A national lawyers group has drafted a fresh road map for lawmakers across the nation that, if enacted by individual states, would change how survivors gain entry to the “digital assets” of the dead — potentially detouring the age-old, legal blockades used by various social sites.

The plan, passed Wednesday by the Uniform Law Commission, would allow family trustees to sign onto the emails of those they’ve lost in order to mop up lingering money matters as well as enter social media platforms to shutter pages that often become unwanted memorials.

In some cases, the change even may let grieving parents search social pages such as Facebook for online clues that might help explain their children’s deaths — as Virginia dairy farmer Ricky Rash sought to do after the 2011 suicide of his 15-year-old son, Eric.

Almost immediately after Eric died, a local police officer urged Rash to scour his son’s online life to seek possible causes of the tragedy. Rash eventually contacted Facebook representatives, asking permission to read his son’s private messages and to document whom he had recently unfriended — or who had unfriended him — to perhaps spot any reason for Eric’s lethal decision.

“We were just looking for a pattern of bullying. We were just looking for insight,” Rash said.

Facebook’s representatives, however, denied Rash’s request, telling him that free speech and privacy laws prevented them from allowing the father access, Rash said. They also explained that by creating a Facebook page, the teen had entered into a contract with the company to not allow a third party to enter that page.

A Facebook spokesman referred NBC News to Jim Halpert, who leads the State Privacy and Security Coalition, which represents Facebook, Google, Microsoft and other Internet and communication companies on privacy issues.

▶ **DATA EXTRACT**
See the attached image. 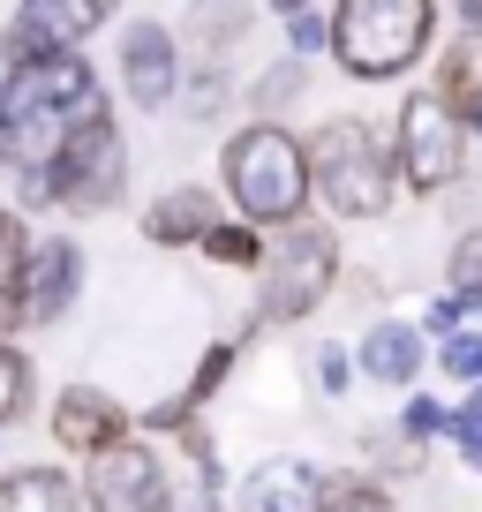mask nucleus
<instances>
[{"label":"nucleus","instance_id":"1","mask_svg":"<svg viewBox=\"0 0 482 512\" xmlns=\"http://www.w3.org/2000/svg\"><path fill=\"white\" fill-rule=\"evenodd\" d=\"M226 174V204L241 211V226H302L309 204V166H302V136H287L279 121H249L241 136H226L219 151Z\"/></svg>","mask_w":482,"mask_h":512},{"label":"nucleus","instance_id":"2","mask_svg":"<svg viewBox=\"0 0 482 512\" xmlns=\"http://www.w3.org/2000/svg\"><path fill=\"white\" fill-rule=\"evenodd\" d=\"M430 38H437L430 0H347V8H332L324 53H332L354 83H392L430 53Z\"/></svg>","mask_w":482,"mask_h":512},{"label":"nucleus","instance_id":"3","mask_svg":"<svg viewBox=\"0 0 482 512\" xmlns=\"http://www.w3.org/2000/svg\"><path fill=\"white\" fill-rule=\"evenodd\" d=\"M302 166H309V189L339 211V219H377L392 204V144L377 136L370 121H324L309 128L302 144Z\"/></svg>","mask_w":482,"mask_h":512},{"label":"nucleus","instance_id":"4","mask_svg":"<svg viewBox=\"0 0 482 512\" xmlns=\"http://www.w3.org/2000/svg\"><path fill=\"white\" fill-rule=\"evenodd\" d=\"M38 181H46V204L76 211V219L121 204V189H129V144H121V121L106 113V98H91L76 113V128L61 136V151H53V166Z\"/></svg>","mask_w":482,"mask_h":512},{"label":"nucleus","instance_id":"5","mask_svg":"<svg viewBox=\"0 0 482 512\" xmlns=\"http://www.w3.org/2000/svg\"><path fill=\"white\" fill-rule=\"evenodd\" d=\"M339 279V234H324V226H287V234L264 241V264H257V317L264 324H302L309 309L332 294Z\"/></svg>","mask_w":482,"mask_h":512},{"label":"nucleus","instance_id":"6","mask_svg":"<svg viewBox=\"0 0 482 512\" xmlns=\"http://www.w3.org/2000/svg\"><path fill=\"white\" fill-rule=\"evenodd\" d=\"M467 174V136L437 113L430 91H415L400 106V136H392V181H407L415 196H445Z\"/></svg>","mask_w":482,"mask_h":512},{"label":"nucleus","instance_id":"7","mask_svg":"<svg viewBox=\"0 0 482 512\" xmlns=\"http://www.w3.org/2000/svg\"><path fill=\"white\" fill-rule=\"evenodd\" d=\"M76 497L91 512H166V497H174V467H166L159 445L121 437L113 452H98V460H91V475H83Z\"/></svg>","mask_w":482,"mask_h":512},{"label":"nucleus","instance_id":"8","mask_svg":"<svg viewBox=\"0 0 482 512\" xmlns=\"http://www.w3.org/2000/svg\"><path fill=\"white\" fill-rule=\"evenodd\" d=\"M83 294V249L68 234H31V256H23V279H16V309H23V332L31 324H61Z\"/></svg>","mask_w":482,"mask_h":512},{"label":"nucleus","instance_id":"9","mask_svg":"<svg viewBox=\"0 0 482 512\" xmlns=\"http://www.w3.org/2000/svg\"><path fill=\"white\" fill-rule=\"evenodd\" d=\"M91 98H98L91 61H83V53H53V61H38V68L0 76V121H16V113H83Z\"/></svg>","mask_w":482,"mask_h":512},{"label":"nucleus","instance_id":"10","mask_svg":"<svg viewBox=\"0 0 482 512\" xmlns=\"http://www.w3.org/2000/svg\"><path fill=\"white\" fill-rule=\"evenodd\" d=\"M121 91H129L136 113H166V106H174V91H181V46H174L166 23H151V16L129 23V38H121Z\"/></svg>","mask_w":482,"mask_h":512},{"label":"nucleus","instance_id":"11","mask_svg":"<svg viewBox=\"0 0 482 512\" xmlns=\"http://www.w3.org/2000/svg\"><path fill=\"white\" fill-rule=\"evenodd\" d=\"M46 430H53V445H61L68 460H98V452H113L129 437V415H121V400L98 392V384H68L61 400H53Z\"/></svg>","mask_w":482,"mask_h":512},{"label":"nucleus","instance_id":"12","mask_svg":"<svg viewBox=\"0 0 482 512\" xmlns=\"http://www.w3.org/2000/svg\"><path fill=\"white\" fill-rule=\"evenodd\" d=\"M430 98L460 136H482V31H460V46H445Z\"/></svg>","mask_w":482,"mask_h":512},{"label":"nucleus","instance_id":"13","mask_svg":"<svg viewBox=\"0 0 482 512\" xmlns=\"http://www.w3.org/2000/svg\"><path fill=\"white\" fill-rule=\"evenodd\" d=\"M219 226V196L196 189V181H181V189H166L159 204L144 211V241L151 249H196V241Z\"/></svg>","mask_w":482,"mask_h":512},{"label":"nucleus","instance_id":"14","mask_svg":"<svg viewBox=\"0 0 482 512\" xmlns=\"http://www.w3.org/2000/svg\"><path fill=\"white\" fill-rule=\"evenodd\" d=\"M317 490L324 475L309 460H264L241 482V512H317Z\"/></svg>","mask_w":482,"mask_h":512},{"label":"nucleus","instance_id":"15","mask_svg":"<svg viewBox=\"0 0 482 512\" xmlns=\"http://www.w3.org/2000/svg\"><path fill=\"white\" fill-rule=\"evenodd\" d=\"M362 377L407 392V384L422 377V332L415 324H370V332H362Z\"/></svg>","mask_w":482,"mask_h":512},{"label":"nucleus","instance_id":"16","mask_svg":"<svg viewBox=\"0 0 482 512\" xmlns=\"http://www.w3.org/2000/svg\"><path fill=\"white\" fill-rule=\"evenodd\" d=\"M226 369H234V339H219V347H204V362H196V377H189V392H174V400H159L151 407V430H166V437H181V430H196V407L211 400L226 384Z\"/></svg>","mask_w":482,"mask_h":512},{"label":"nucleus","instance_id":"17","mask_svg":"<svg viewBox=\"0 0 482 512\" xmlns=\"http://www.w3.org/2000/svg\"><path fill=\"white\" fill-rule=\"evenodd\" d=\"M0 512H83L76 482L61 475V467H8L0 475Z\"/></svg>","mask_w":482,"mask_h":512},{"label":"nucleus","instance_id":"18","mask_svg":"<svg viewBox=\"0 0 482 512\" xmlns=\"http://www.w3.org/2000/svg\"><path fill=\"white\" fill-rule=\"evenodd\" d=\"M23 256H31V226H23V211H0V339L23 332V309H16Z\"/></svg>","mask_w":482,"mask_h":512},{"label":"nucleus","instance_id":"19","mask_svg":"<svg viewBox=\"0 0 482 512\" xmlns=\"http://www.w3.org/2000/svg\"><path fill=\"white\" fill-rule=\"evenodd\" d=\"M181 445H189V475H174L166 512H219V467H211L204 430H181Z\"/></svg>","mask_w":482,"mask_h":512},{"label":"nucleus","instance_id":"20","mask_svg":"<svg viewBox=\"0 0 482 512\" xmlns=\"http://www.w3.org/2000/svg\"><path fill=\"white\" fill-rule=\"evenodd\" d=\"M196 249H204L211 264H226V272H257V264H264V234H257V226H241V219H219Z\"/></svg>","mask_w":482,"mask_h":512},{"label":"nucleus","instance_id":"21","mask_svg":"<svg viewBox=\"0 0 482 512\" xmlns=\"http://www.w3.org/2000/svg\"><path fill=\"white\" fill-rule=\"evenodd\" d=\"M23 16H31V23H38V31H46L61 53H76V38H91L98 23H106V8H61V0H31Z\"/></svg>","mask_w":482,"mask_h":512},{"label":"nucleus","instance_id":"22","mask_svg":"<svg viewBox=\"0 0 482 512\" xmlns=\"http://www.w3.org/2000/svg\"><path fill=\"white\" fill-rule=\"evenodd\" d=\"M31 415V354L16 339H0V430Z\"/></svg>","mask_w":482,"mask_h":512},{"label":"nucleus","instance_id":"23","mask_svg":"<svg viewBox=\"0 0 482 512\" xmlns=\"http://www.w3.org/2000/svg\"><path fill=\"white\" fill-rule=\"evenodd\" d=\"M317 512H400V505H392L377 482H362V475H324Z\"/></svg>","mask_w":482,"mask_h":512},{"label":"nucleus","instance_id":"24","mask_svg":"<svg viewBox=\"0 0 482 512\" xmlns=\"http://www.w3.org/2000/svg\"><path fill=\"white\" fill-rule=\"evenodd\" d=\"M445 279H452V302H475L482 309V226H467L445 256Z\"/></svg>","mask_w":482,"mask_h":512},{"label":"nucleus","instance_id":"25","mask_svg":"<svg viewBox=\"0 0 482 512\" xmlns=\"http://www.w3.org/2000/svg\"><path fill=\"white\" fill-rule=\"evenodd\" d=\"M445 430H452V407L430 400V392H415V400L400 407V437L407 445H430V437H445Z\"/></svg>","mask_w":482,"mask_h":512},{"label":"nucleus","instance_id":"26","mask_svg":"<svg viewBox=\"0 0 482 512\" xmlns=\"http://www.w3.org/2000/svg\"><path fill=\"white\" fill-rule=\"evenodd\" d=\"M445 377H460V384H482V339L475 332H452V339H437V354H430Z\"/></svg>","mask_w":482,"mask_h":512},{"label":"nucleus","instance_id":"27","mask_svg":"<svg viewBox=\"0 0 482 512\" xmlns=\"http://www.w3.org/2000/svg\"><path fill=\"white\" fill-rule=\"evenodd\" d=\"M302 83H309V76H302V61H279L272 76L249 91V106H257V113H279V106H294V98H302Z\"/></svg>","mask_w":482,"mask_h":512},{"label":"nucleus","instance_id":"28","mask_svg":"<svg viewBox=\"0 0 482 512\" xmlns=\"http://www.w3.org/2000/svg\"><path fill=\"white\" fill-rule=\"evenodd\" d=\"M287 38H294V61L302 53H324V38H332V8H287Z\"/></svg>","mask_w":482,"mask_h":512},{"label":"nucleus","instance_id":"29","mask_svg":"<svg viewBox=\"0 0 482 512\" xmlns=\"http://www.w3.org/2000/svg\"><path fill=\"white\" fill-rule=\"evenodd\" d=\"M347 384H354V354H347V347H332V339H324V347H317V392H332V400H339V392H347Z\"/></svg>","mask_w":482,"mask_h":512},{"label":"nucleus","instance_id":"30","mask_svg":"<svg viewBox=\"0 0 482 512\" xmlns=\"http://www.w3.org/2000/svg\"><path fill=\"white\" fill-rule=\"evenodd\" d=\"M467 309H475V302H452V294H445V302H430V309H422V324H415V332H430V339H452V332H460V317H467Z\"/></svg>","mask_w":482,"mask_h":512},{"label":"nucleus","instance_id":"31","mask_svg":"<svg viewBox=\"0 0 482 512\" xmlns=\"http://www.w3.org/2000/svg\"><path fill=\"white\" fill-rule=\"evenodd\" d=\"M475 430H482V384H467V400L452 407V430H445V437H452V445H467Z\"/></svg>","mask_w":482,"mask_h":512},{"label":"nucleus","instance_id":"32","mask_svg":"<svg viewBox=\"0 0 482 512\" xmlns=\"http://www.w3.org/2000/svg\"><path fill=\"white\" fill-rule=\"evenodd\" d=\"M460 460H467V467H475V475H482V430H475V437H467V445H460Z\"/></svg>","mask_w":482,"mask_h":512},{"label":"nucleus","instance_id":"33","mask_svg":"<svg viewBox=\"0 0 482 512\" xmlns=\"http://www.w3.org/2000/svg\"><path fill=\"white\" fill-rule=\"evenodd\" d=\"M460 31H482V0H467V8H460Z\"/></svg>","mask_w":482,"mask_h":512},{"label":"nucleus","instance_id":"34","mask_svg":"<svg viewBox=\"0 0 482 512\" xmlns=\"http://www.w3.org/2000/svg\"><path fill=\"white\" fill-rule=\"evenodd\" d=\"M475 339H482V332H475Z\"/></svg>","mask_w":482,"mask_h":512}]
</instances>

▶ **TO BE DONE**
Please resume the piece on survivors' access to the digital accounts of the dead, starting right after its final sentence.

▶ **TASK ANSWER**
According to Halpert, the ULC proposal would give any estate trustee access to "every bit of information" in the deceased person's online accounts -- unless federal law prohibits such access. That potentially may include confidential conversations held with still-living people such as doctors, psychiatrists and clergy.

"The ULC proposal is much more far-reaching then providing parents or other family members access to a deceased child's account in a tragic situation," Halpert said. "This bill takes no account of minimizing intrusions into the privacy of third parties who communicated with the deceased. It also tries to override privacy laws in other states that might protect the confidentiality of these communications."

The Rash family never unearthed the answers it hoped to find about what caused the suicide.

“Would we be as adamant for change had we gained access early on? Probably no,” Rash said. “What appalled us is corporate America — with assistance from our federal government — had taken our parental rights away to control our child’s online life.

“It was appalling to understand or to be told that, as a parent, we had lost control of our child when he entered the (contract). That’s exactly what Facebook told us.”

Rash pivoted and began working with the Uniform Law Commission (ULC) to change those privacy rules. The ULC, at the same time, took an even broader swipe.

“What appalled us is corporate America — with assistance from our federal government — had taken our parental rights away to control our child’s online life.”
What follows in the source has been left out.